What these cases are not:
They are not broad sweeping decisions on the personal freedom rights of people versus the government. But of course, you fight the battles you have to fight as they arise. So, for those opposed to a school mask mandate, a W is a W.

But what these cases probably signify:

This is another example of pushback against one elected politician’s ability to dictate the behavior and health practices of millions of people without any legislative oversight. I think the courts are increasingly rejecting these actions. More so as the pandemic continues, and even more so, if the pandemic abates, and these restrictions on personal actions are not quickly removed, as for example is happening in England now. (England has removed almost all mandates.)

What effect will this have on actual vaccine mandates?

As all you Californians know, Senator Pan is back and is about to drop his bill adding the COVID vaccine to the mandatory vaccine schedule.

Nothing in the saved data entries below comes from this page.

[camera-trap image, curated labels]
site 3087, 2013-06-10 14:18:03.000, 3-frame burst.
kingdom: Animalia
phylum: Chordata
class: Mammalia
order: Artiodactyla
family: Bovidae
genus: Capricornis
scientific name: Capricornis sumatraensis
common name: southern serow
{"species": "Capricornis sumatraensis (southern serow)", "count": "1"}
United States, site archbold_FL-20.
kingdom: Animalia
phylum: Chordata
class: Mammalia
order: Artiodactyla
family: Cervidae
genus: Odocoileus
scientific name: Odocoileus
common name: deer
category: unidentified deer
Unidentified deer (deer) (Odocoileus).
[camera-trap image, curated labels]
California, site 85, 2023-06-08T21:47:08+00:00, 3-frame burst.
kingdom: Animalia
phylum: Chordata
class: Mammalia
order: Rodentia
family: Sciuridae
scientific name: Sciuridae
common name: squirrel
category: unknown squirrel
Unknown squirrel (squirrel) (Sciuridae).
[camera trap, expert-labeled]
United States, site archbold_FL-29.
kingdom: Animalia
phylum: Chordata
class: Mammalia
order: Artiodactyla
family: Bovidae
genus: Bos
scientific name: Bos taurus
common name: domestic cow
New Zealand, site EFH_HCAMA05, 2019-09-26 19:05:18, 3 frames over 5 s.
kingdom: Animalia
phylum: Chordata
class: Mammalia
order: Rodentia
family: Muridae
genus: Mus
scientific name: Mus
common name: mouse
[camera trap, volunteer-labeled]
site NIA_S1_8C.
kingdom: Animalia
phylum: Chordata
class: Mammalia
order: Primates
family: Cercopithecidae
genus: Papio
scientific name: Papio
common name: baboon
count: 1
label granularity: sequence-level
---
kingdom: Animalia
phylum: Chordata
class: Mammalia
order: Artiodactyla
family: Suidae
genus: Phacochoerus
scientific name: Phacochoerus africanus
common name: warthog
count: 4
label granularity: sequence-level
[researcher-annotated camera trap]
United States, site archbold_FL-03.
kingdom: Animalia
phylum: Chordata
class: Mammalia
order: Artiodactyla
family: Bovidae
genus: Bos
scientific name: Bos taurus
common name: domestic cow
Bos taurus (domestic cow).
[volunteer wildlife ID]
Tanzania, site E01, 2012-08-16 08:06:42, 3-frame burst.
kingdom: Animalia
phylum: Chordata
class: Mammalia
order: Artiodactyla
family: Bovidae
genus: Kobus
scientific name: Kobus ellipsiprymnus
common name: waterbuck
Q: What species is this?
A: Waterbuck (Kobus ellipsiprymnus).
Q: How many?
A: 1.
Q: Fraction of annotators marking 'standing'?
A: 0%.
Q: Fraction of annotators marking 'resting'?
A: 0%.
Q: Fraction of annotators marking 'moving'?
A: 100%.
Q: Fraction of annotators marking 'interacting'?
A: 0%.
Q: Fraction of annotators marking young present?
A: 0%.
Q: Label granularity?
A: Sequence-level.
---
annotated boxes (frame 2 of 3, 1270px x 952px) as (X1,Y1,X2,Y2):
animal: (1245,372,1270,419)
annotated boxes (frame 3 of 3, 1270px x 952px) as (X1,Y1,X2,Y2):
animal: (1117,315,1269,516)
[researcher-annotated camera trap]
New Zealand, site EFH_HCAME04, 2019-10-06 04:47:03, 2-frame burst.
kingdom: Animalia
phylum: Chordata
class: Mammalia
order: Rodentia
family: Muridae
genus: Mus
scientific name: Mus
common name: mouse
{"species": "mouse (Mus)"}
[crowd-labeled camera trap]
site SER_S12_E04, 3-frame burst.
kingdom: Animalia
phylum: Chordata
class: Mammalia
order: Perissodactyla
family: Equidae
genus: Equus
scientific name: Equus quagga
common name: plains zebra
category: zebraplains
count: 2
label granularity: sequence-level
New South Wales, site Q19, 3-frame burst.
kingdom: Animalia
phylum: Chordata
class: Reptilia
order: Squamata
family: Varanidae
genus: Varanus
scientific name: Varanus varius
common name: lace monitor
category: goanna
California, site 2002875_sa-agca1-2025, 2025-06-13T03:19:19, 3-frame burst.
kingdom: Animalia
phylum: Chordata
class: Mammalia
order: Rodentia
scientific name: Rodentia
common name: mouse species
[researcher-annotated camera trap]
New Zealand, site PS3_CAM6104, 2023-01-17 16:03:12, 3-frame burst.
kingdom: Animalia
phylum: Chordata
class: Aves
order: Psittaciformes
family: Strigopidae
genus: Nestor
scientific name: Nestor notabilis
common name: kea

A companion bill allowing kids as young as 12 to get the vaccine without their parents’ consent.

As indicated, I don’t think these cases have any direct impact on the legality or constitutionality of adding the COVID vaccine to the mandatory vaccine schedule.

For the worse, (and not even the better and worse), legislative based vaccine mandates are judged by state police power jurisprudence a/k/a the Jacobson line of cases, passing through the SB 277 challenges (Brown, Love, and the other one), and ending with some recent and Supreme Court cases or hints about how the justices think about this line of cases, based on cases not quite on point situations.

What concerns me most is that it is now abundantly clear that the covid vaccines are only effective for around 6-8 months at most. Israel has now authorized a fourth dose. Here, there is a constant drumbeat for a booster. Is this going to turn into a flu-type situation with a yearly mandate? I am sure that is what many of you are worried about. That seems like a line in the sand that might even garner some needed Democratic support. (I assume that the pro and anti covid vaccine mandate votes will be pretty much on straight party lines.)

Another one might be to bring back the titers/past infection exemption given the recent strong data that for Delta at least, Natural immunity was three times more effective than the vaccine. I’ll be doing a post (actually a Youtube vlog, maybe with a live chat) on that study shortly.

More when Senator Pan’s bill is dropped. (the bill was dropped last night at 9:00 PM, but I hadn’t seen it when I wrote this post. here it is.

Rick Jaffe, Esq.

4 thoughts on “Short Term Chaos for the New York State Mask Mandate, and what this means (and doesn’t) for the National Situation

  1. I wonder if the National Childhood Vaccine Injury Act will need to be amended since it requires the VIS (vaccine information statement) to be given to “an adult patient or a child’s parent/legal representative” before vaccines. If 12 year olds can consent now, would that not be in conflict with the national law? In addition, a vaccine insert is written at a 10th grade reading level, but I would argue most 12 year olds do not read at 10th grade level, so this law will overwrite informed consent for medical procedures or just vaccines?

    1. interesting, but the NCVIC is a federal law and it’s not going to be nor does it have to be changed because of a change in the law in one state. I think states would have the right to have their own laws on consent issues.

  2. Good to see you dropping some vax knowledge. You’ve got the legal arsenal. I’ve been waiting and watching for you turn lethal with the one two knock out. What Siri has is both.

    1. All these cases take real money, mid to high five figures to six figures. Nowadays, these cases are financed by groups opposed to vaccine mandates. Aaron (and his team) is terrific. He is very well-financed by ICAN, Del Big Tree’s group, and maybe other groups. I don’t have that kind of backing, so I’m on the sidelines for now. Also, some of these cases are filed to make people feel good, even though they are losers on the merits.